Hypothesis testing is performed as follows for the usual null and alternative hypotheses:
- H0: Pr(X ≤ q) ≥ p (the p-th quantile is at least q)
H1: Pr(X < q) < p
Reject H0 if probability is less than or equal to the significance level.
- H0: Pr(X ≤ q) ≤ p (the p-th quantile is at least q)
H1: Pr(X < q) > p
Reject H0 if probability is greater than or equal to 1 minus the significance level.
- H0: Pr(X = q) = p (the p-th quantile is q)
H1: Pr((X < q) < p or Pr((X < q) > p
Reject H0 if probability is less than or equal to half the significance level or greater than or equal to 1 minus half the significance level.
The assumptions are as follows:
- The Xi’s form a random sample; i.e., they are independent and identically distributed.
- Measurement scale is at least ordinal; i.e., an ordering less than, greater than, and equal to exists in the observations.
Many uses for the sign test are possible with various values of p and q.
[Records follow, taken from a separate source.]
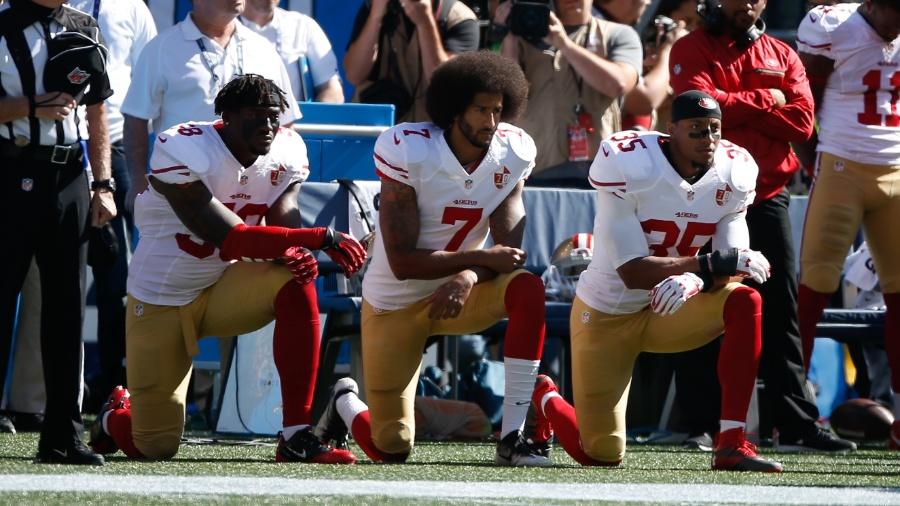 Colin Kaepernick, ex-quarterback do San Francisco 49ers, se ajoelha durante a execução do hino americano -  Otto Greule Jr/Getty Images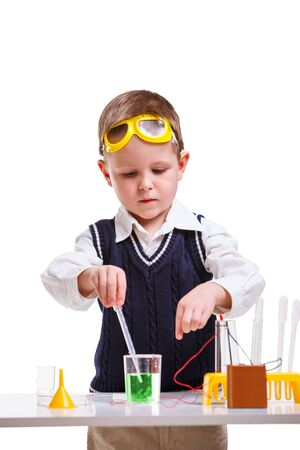 liquids: Young boy performing chemistry experiments with different liquids. Stock Photo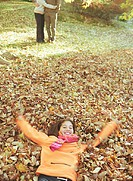 Girl (12-14) lying in pile of leaves, parents embracing in background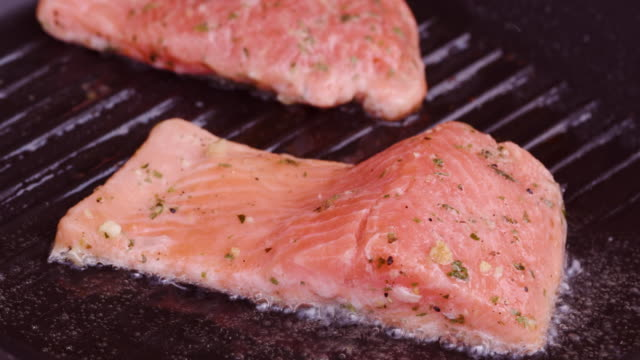 Static shot of fresh salmon cooking on a grilling pan video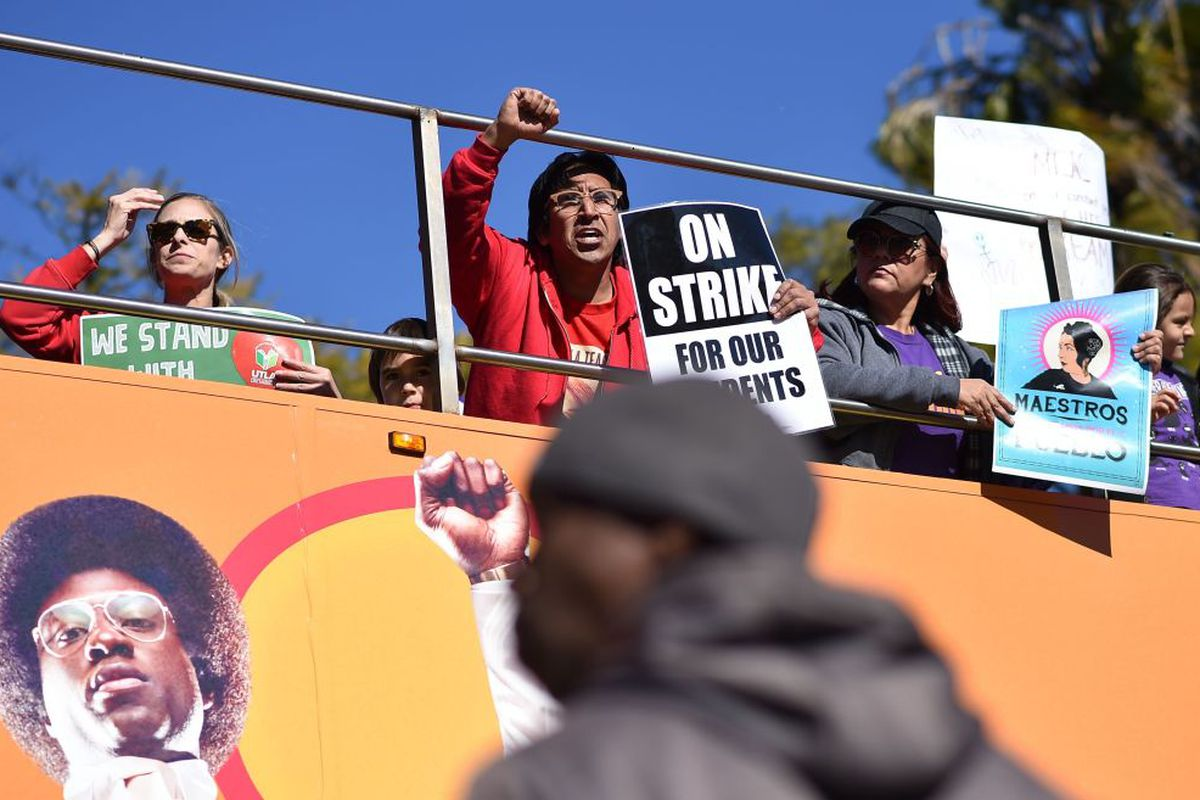Striking public school teachers and their supporters march during the 34th annual Kingdom Day Parade on Martin Luther King Jr Day, January 21, 2019, in Los Angeles, California. (Photo by Robyn Beck / AFP/ Getty Images)
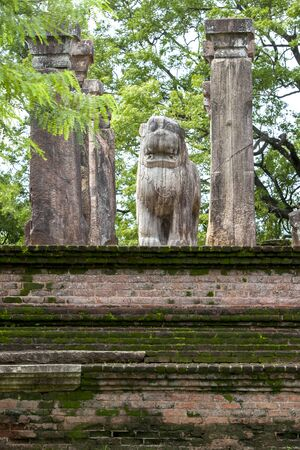 11th: The stone carved Lion statue at the former Council Chamber in the Island Garden at Polonnaruwa in Sri Lanka. Polonnaruwa was the centerpiece of the Sinhalese kingdom established by King Vijayabahu l in the 11th century. Stock Photo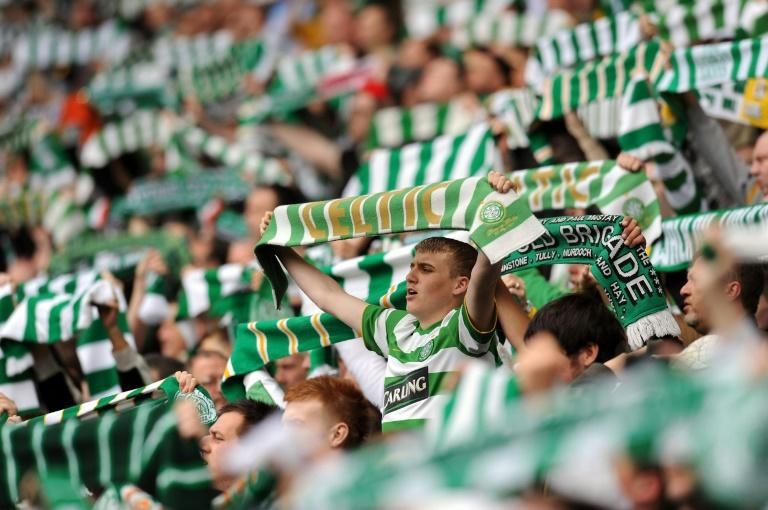 Celtic supporters sing before a Scottish Premier League football match in Glasgow, Scotland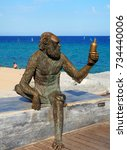 Small photo of BADALONA, SPAIN - AUGUST 23: Monkey Sculpture in Badalona, Spain on August 23, 2017. Sculpture designed by Susana Ruiz and represents the monkey bottle label brand of Anis del Mono factory.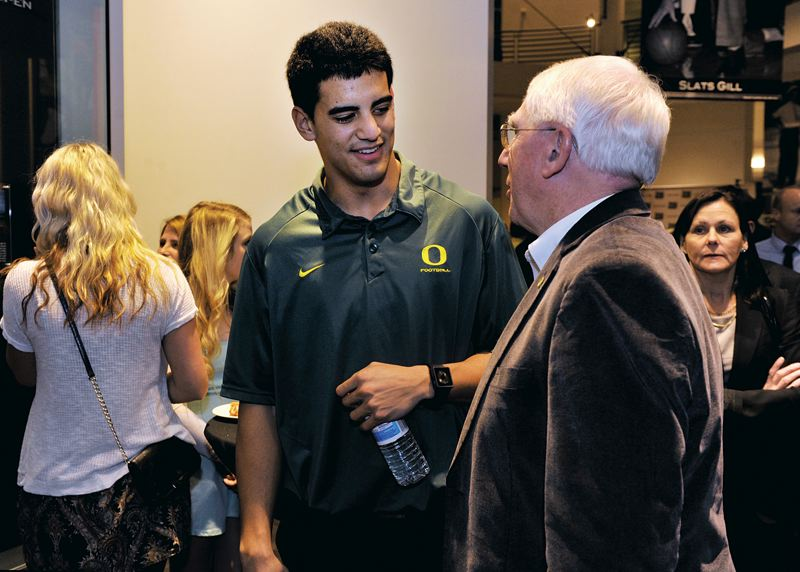by: COURTESY OF JOHN LARIVIERE - Oregon Ducks quarterback Marcus Mariota chats with UO public address announcer Don Essig at the Oregon Sports Awards.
For example, to perform a matched sample test that the difference of the medians of Y and Z is 0.0, let p = 0.5, q = 0.0, and Xi = Yi – Zi in matched observations Y and Z. To test that the median difference is c, let q = c.
Examples
Example 1
This example tests the hypothesis that at least 50 percent of a population is negative. Because 0.18 < 0.95, the null hypothesis at the 5-percent level of significance is not rejected.
x =[92, 139, -6, 10, 81, -11, 45, -25, -4, $
22, 2, 41, 13, 8, 33, 45, -33, -45, -12]
PRINT, 'Probability = ', IMSL_SIGNTEST(x)
Probability = 0.179642
Example 2
This example tests the null hypothesis that at least 75 percent of a population is negative. Because 0.923 < 0.95, the null hypothesis at the 5-percent level of significance is rejected.
x =[92, 139, -6, 10, 81, -11, 45, -25, -4, $
22, 2, 41, 13, 8, 33, 45, -33, -45, -12]
probability = IMSL_SIGNTEST(x, Percentage = 0.75, $
Percentile = 0, N_Pos_Dev = np, N_Zero_Dev = nz)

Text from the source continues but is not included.